Notice of the eviction was to be served on all eleven respondents named and living at 3 Nelson Street before March 13. Unless they had lodged opposing documents by the April 10 hearing, they would have been served a final notice to vacate the property by a court-determined date.
However, early in the morning of this court appearance, Dercksen told the Knysna-Plett Herald that while all the respondents had been served with the correct documents, the sheriff had failed to lodge the 'returns of service' papers with the clerk of the court. This meant that the case would not be heard until such time as the documents could be presented to the magistrate.
Dercksen asked presiding magistrate, Clifton Maseti, to stand the matter down until the end of the day’s court roll for the relevant documents to be delivered from the sheriff's office. The documents eventually arrived and the case could proceed at 11:00.

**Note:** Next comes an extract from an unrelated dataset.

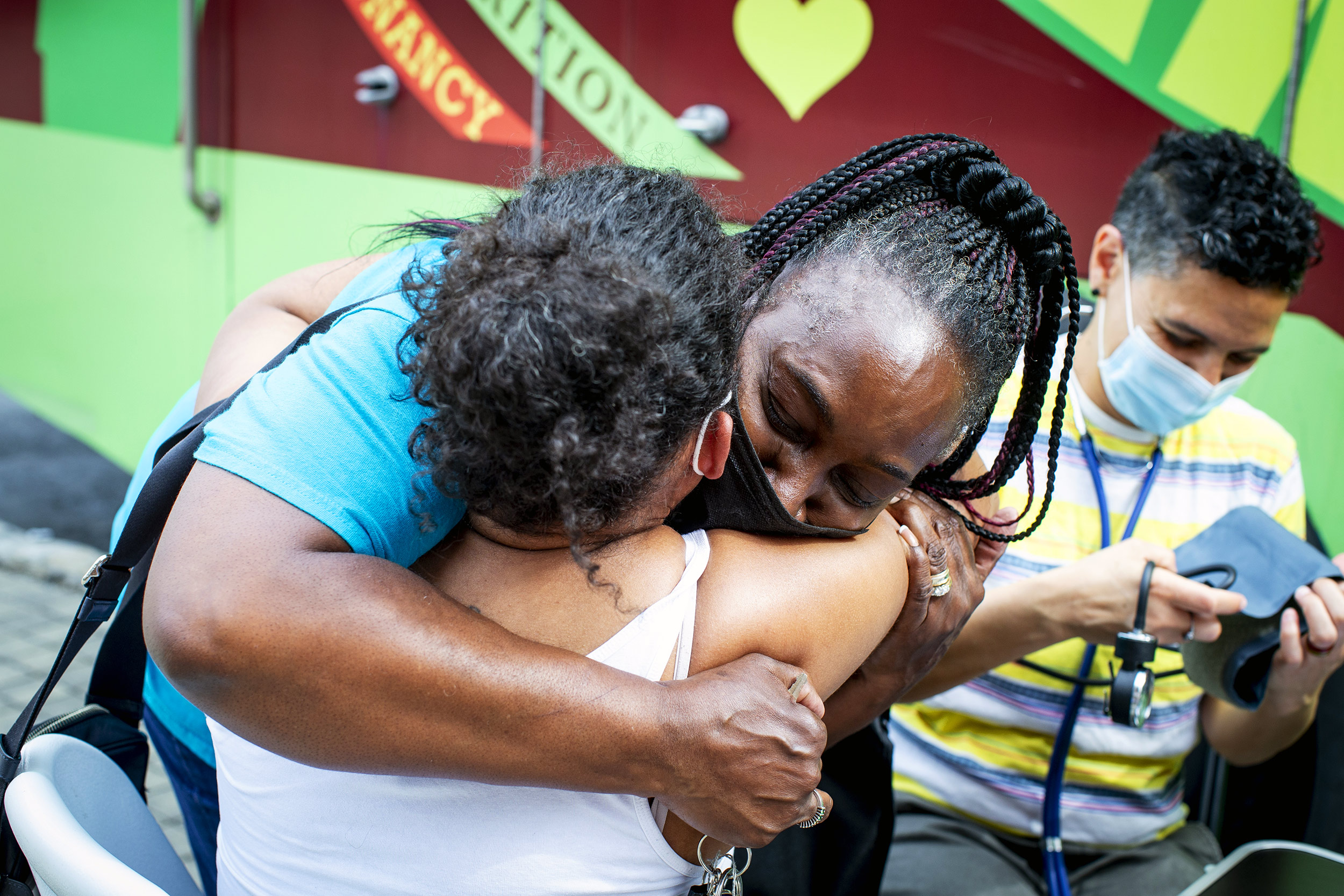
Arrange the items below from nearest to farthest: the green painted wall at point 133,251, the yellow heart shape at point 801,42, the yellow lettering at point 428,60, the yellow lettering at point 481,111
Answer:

Local advocate Paul van der Berg appeared for Dercksen Inc and asked Maseti to adjourn the case until April 24, requesting that the Knysna Municipality be court ordered to advise on the availability of alternative accommodation for the respondents. Maseti granted the order.
Dercksen said: "The municipality has a constitutional duty to intervene and to make provision for alternative accommodation for the tenants, as far as reasonably possible. Thus far, the municipality, who has been joined as the 12th respondent to the proceedings, has been absent from any of the court proceedings, although its attorney, Donald Curtis, goes to lengths to be continuously updated about progress. I have been informed that Curtis will appear on April 24 pursuant to the court order. We do not want war with these people, but would rather strive to find a humane solution to the problem so that everybody is happy."
The municipality has been approached for a comment, but by time of going to print a response had not yet been received.
These eviction proceedings followed the final liquidation of the registered owner, Proximity Properties 28 CC on July 11, 2014. The sole member of Proximity Properties is Michael Merrick, a chartered accountant who lives on Thesen Islands.
Prior to the legal process to evict squatters at the property, it had already become infamous for alleged drug trafficking, prostitution, the harbouring petty of criminals as well as causing a civil nuisance.
The property dwellers do not have electricity or water and use toilet facilities at the Knysna Mall or surroundings pubs and restaurants. The fact that the property has no running water or electricity also poses environmental, health and safety risks for the community.
The respondents who did appear for the court case spoke to the Knysna-Plett Herald after the outcome.
Kobus Rasta said: "We do our best to clean the place even though nobody will believe us. It is not those of us who are coming here to court who cause the trouble [at 3 Nelson Street], but others who come there with stolen goods, drugs and who do bad things. But it is hard to use lanterns and candles, use a gas stove to make water hot in a plastic bath I bought. We do have to use the toilets at the garage or nearby pubs because we don't have any running water. We just want a place to live where we have these simple things."
Ender Kaptein, who grew up on Knysna's streets, has lived at this abode for six years. "Hey man, I just want a place to call home. I have been in prison a few times, but I try to sell fruit. I clean the place, I try to keep it nice, it's not all bad. I just want a place to live that is safe."
Delicia Levack said she had children who did not live with her, but she needed to stay somewhere to earn a living to help them.
Sitos Johnson said: "I will wait and see what happens. To have somewhere to go would be good because what other plans can we make."